┌─ TEXTE SOURCE

Autre revendication, selon M. Vázquez: avoir un travail est synonyme de dignité, car par le biais d'un emploi, tout individu est reconnu par autrui, a-t-il souligné, ajoutant qu'il n'existe pas de sot métier. Le Président de l'Uruguay a par ailleurs conseillé de surmonter les inégalités socioéconomiques et culturelles héritées du passé et de garantir les conditions matérielles assurant la dignité. Les droits de l'homme constituent le point de départ d'un système normatif, a-t-il insisté, jugeant essentiel de concevoir des instruments garantissant le respect des droits de l'homme à travers le financement de politiques qu'il convient de poursuivre, notamment en ce qui concerne la préservation et la protection de l'environnement pour les générations futures.

Les gouvernements sont élus pour atteindre des résultats tangibles et, dans ce sens, le peuple uruguayen a soif de justice en raison des abus du passé, a poursuivi M. Vázquez. La société uruguayenne dans son ensemble a agi de concert pour faire en sorte que les exactions du terrorisme d'État ne se reproduisent plus jamais, a-t-il rappelé. L'égalité, la solidarité et l'accès universel aux droits de l'homme sont les trois piliers interdépendants grâce auxquels l'Uruguay compte veiller à la consolidation de sa stratégie de développement, laquelle s'intéresse particulièrement aux situations de non-accès aux droits de l'homme, a-t-il précisé. M. Vázquez a cité dans ce contexte le Plan national de coexistence et des droits de l'homme, en tant que cadre normatif, de même qu'un programme national d'éducation aux droits de l'homme.

En conclusion, le Président de l'Uruguay a affirmé que le Conseil des droits de l'homme est le phare qui guide les efforts collectifs aspirant à construire un monde plus fraternel et de justice.


Mise à jour orale du Haut-Commissaire aux droits de l'homme

Dans sa mise à jour orale sur les activités du Haut-Commissariat aux droits de l'homme et les développements globaux en matière de droits de l'homme, M. ZEID RA'AD AL HUSSEIN, Haut-Commissaire aux droits de l'homme, a indiqué qu'il avait entendu pour la première fois les «sons de la guerre», il y a cinquante ans, alors que des militaires patrouillaient et que des avions passaient au-dessus de sa maison familiale, à Aman, capitale de la Jordanie. Il a précisé qu'il avait alors trois ans et demi et que cette guerre a forgé sa vision du conflit israélo-palestinien, ajoutant avoir grandi non loin des camps de réfugiés palestiniens à al-Baqa'a et travaillé en face du camp de al-Wihdat. Il a indiqué avoir aussi visité à plusieurs reprises ces trente dernières années les camps de concentration de Auschwitz-Birkenau, Dachau, Buchenwald, en plus d'avoir étudié en profondeur les procès de Nuremberg et le long et lourd passé de l'antisémitisme en Europe, en Fédération de Russie et dans les pays arabes.

└─
┌─ SOURCES

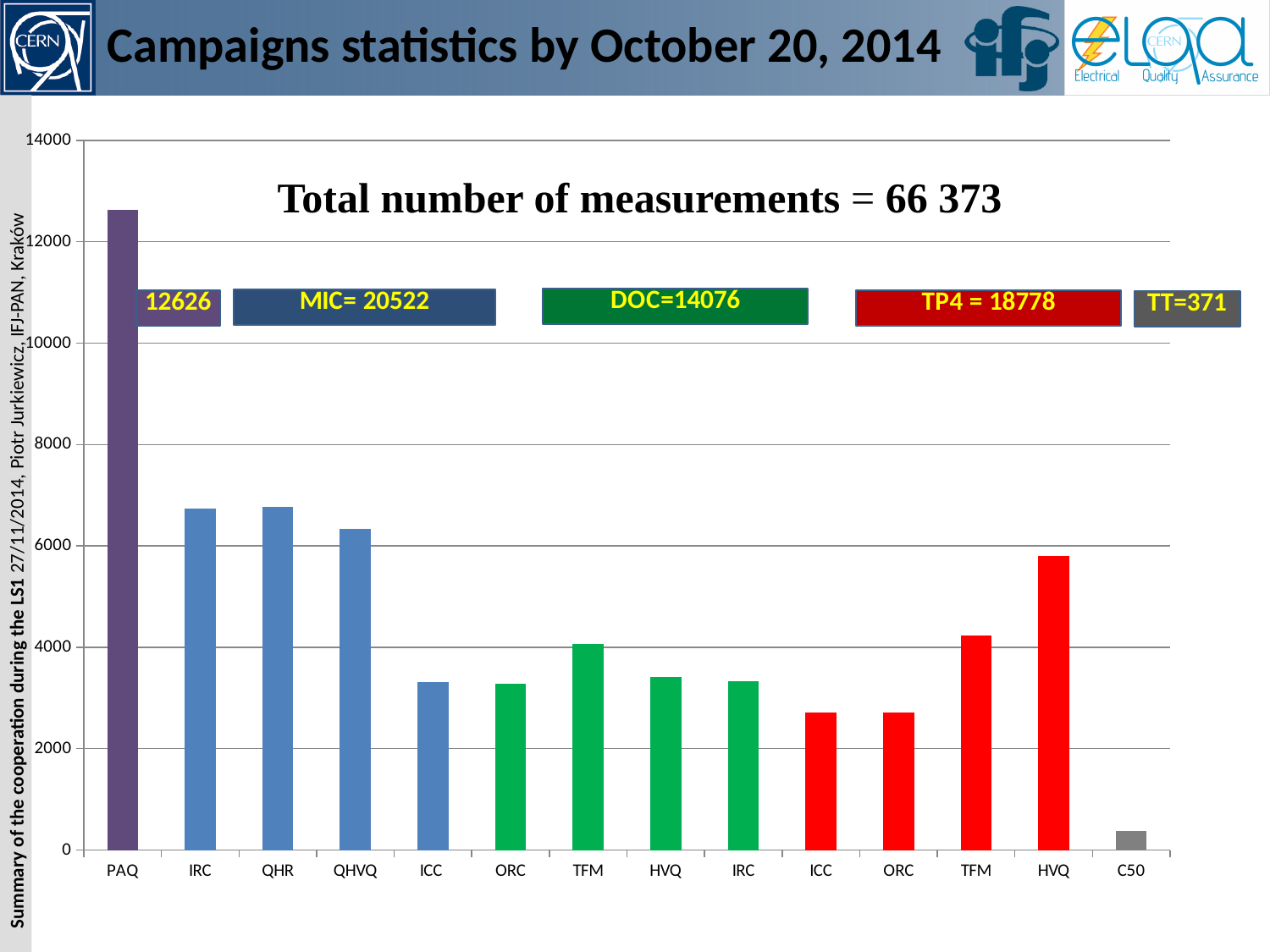
What total number of measurements is stated on the chart? 66 373 Which category has the lowest bar in the chart? C50 Is the value for the red ICC bar greater or less than 3000? less How many bars are plotted in the chart? 14 Which category has the highest bar in the chart? PAQ What kind of chart is shown on the slide? bar chart Which is larger, the red HVQ bar or the green HVQ bar? the red HVQ bar Is the value for the blue IRC bar greater or less than 6000? greater What value is given for TP4 in the label box on the chart? 18778 Which is larger, the QHR bar or the blue ICC bar? QHR What value is labelled for the PAQ bar? 12626 Is the value for the red HVQ bar greater or less than 6000? less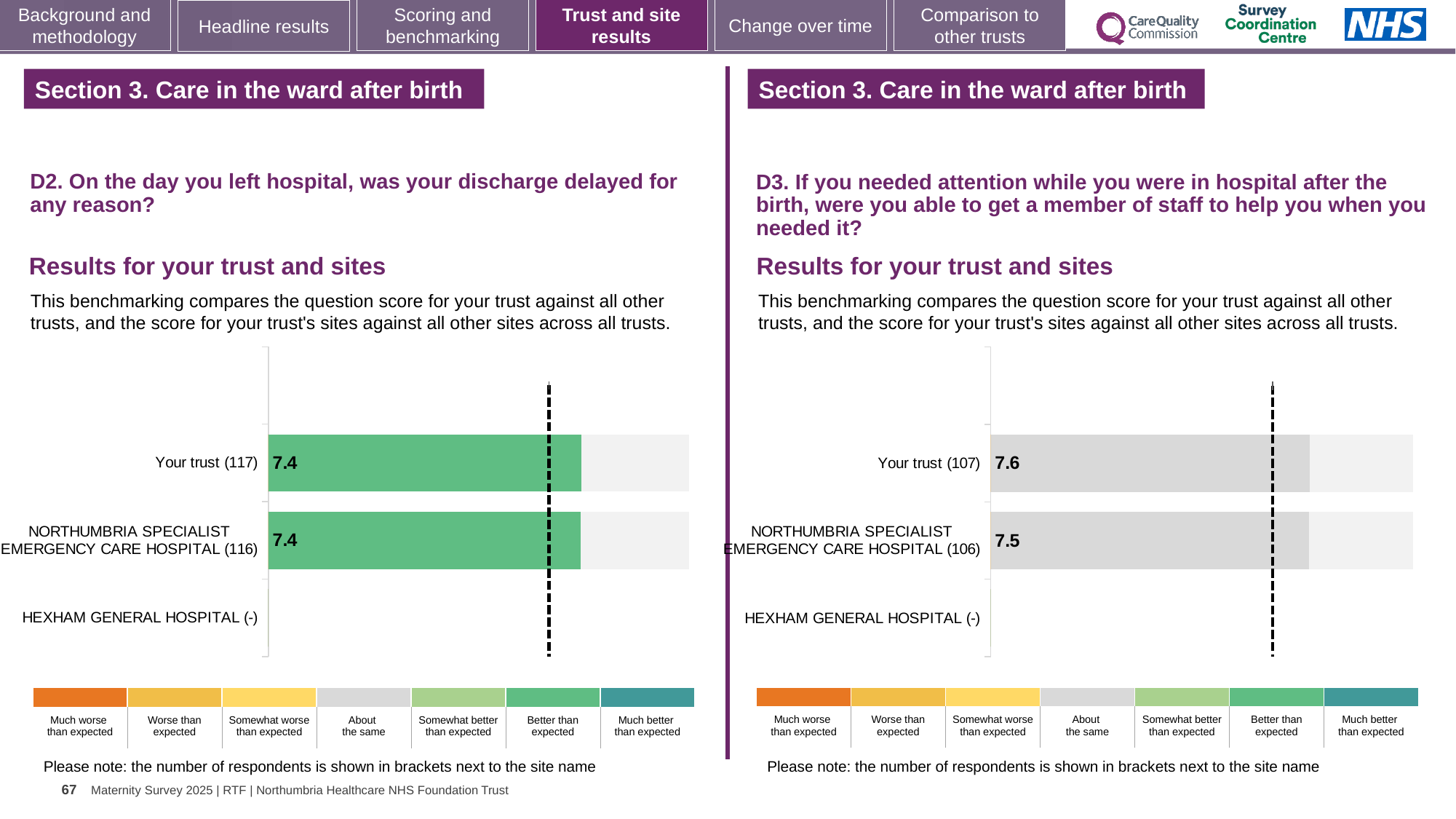
In the right chart (D3, getting a member of staff to help), what is the score for NORTHUMBRIA SPECIALIST EMERGENCY CARE HOSPITAL? 7.5 In the right chart (D3, getting a member of staff to help), what is the score for Your trust? 7.6 In the left chart (D2, discharge delayed), what is the score for NORTHUMBRIA SPECIALIST EMERGENCY CARE HOSPITAL? 7.4 In the left chart (D2, discharge delayed), what is the score for Your trust? 7.4 In the right chart (D3), which benchmark category does the colour of the bars correspond to according to the legend? About the same How many categories (rows) are listed on the left chart (D2)? 3 In the left chart (D2), which benchmark category does the colour of the bars correspond to according to the legend? Better than expected In the left chart (D2), how many respondents are shown in brackets for Your trust? 117 In the right chart (D3), how many respondents are shown in brackets for NORTHUMBRIA SPECIALIST EMERGENCY CARE HOSPITAL? 106 In the right chart (D3), what is the difference between the score for Your trust and the score for NORTHUMBRIA SPECIALIST EMERGENCY CARE HOSPITAL? 0.1 In the right chart (D3), which has the higher score: Your trust or NORTHUMBRIA SPECIALIST EMERGENCY CARE HOSPITAL? Your trust What kind of chart is used on the right side of the slide (D3)? Bar chart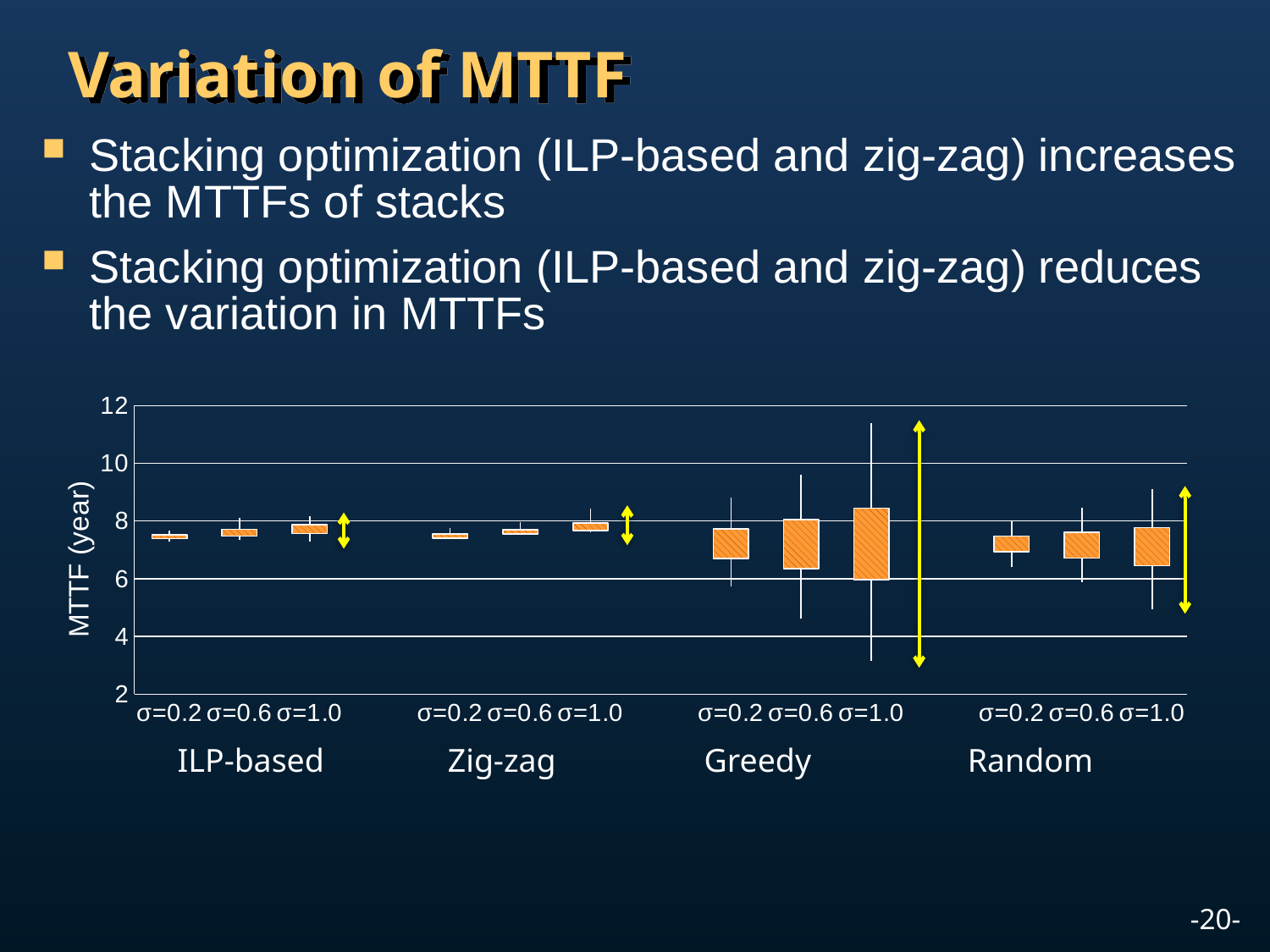
Is the bottom of the lower whisker for Greedy at σ=1.0 greater or less than 4? less Is the top of the upper whisker for Greedy at σ=1.0 greater or less than 10? greater What kind of chart is shown on the slide? Box-and-whisker (box plot) chart What are the lowest and highest tick values shown on the y axis? 2 and 12 What is the label of the y axis of the chart? MTTF (year) Which shows a wider spread of MTTF values, Greedy or Random? Greedy How many boxes (σ settings in total) are plotted in the chart? 12 Which stacking method shows the widest spread of MTTF values in the chart? Greedy How many stacking methods are compared along the x axis of the chart? 4 Which σ values are plotted for each stacking method? σ=0.2, σ=0.6, σ=1.0 Is the box for ILP-based at σ=0.2 greater or less than 8? less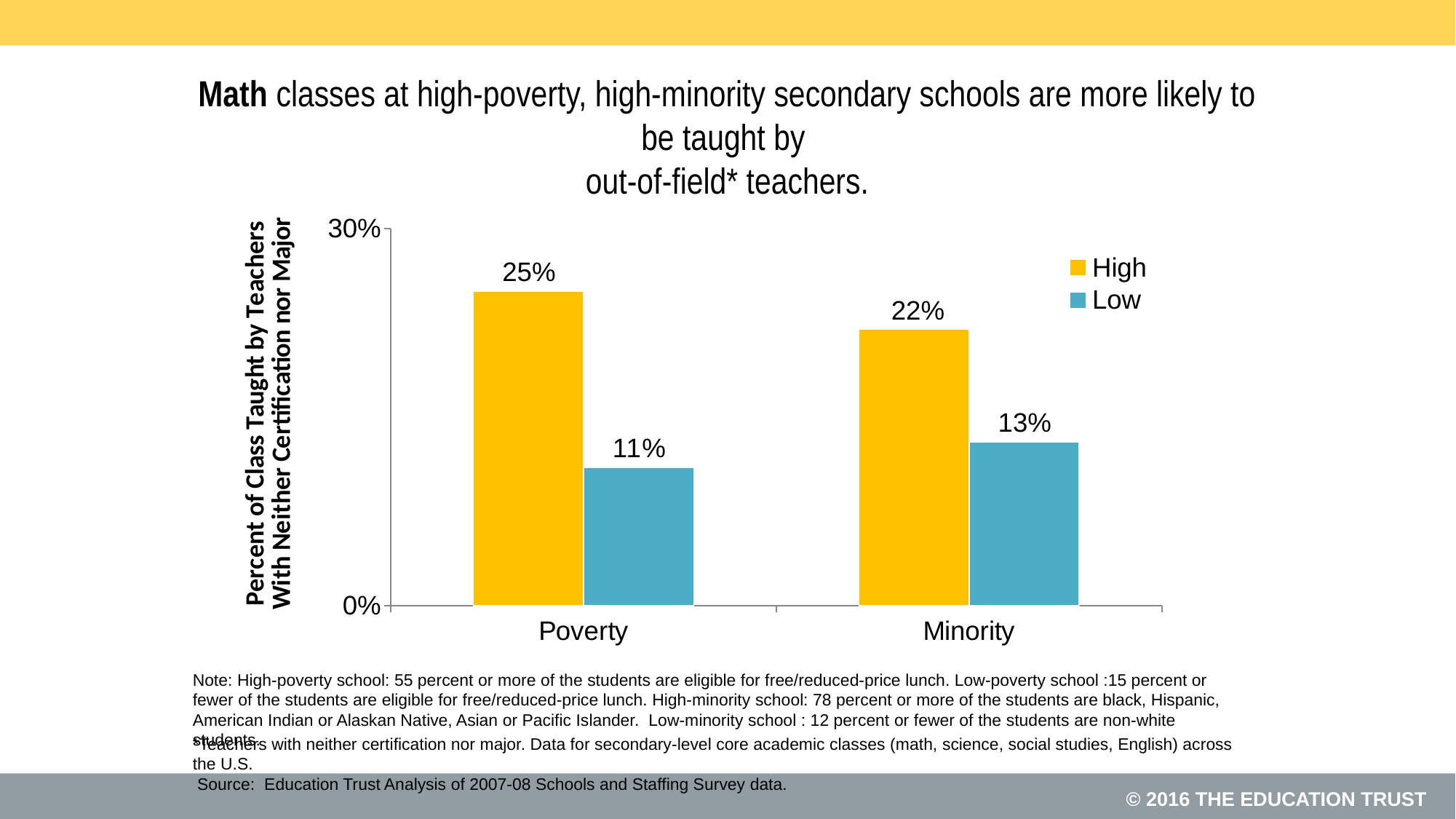
What is the value for Low in the Poverty category? 11% Which bar has the lowest value on the chart? Low, Poverty What is the value for High in the Poverty category? 25% What is the difference between the High and Low values in the Minority category? 9% What is the difference between the High and Low values in the Poverty category? 14% What is the value for High in the Minority category? 22% How many series does the legend list? 2 What kind of chart is shown on the slide? Bar chart Which is larger, the High value for Poverty or the High value for Minority? High value for Poverty How many categories are shown on the x axis? 2 Which bar has the highest value on the chart? High, Poverty What is the value for Low in the Minority category? 13%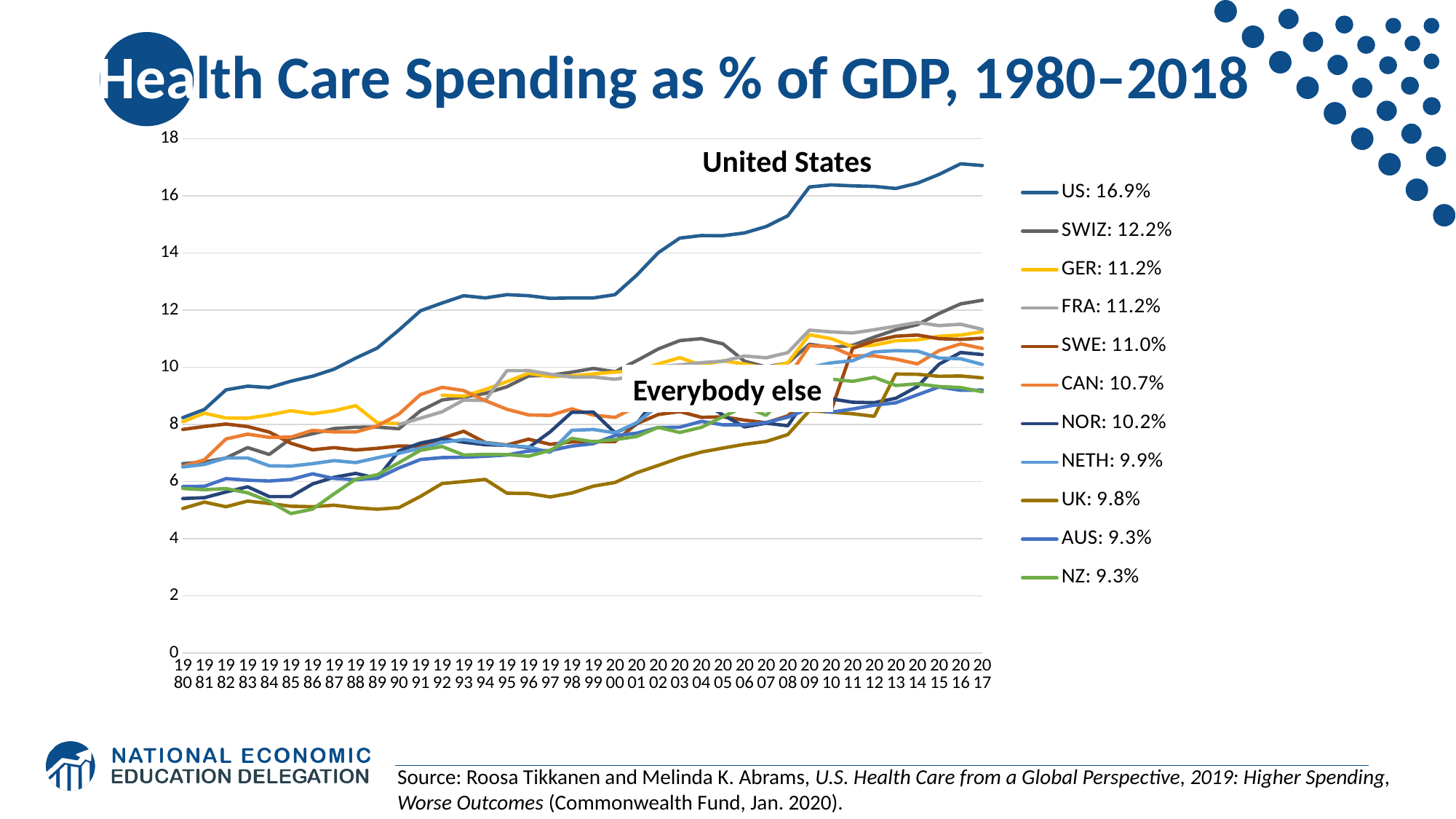
Does the US line generally rise or fall from 1980 to 2017? rise Which has a higher legend value, NOR or NETH? NOR What is the title of the chart? Health Care Spending as % of GDP, 1980–2018 What value does the legend give for UK? 9.8% What value does the legend give for US? 16.9% What is the difference between the legend values for US and SWIZ? 4.7 percentage points What kind of chart is shown on the slide? line chart Which country has the highest health care spending as % of GDP according to the legend? US What value does the legend give for CAN? 10.7% What value does the legend give for SWIZ? 12.2% How many series does the legend list? 11 Is the value for the US line in 2000 greater or less than 12? greater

└─

§ CONSIGNE
Poursuivez le compte rendu de la séance du Conseil des droits de l'homme à partir de sa dernière phrase.

§ RÉPONSE
Certains diront mécaniquement que l'expérience de ces deux peuples n'est pas équivalente et qu'il ne faudrait pas les mentionner dans le même discours, a poursuivi le Haut-Commissaire, reconnaissant que l'Holocauste a été une expérience monstrueuse, sans parallèle et sans égale. Mais il est tout aussi indéniable que le peuple palestinien souffre depuis un demi-siècle d'une occupation militaire forcée qui lui dénie ses droits fondamentaux, qui viole de manière systématique le droit international et qui a été condamnée à de nombreuses reprises par quasiment tous les États, a-t-il ajouté. Les Palestiniens méritent la liberté, comme tous les peuples; ils méritent de ramener leurs enfants chez eux en sécurité, de jouir de leurs droits dans leur État et d'être libres de cette longue et amère occupation. Les Israéliens aussi méritent la liberté - une forme différente de liberté, compte tenu du fait qu'ils ont leur État: ils subissent depuis longtemps des attaques souvent vicieuses contre des populations civiles, en violation claire du droit international humanitaire. Ces attaques méritent aussi une condamnation, a insisté le Haut-Commissaire. Mais la condition sine qua non de la paix est la fin de l'occupation, a-t-il déclaré, soulignant que la maintenir ne fera que prolonger les immenses souffrances des deux peuples.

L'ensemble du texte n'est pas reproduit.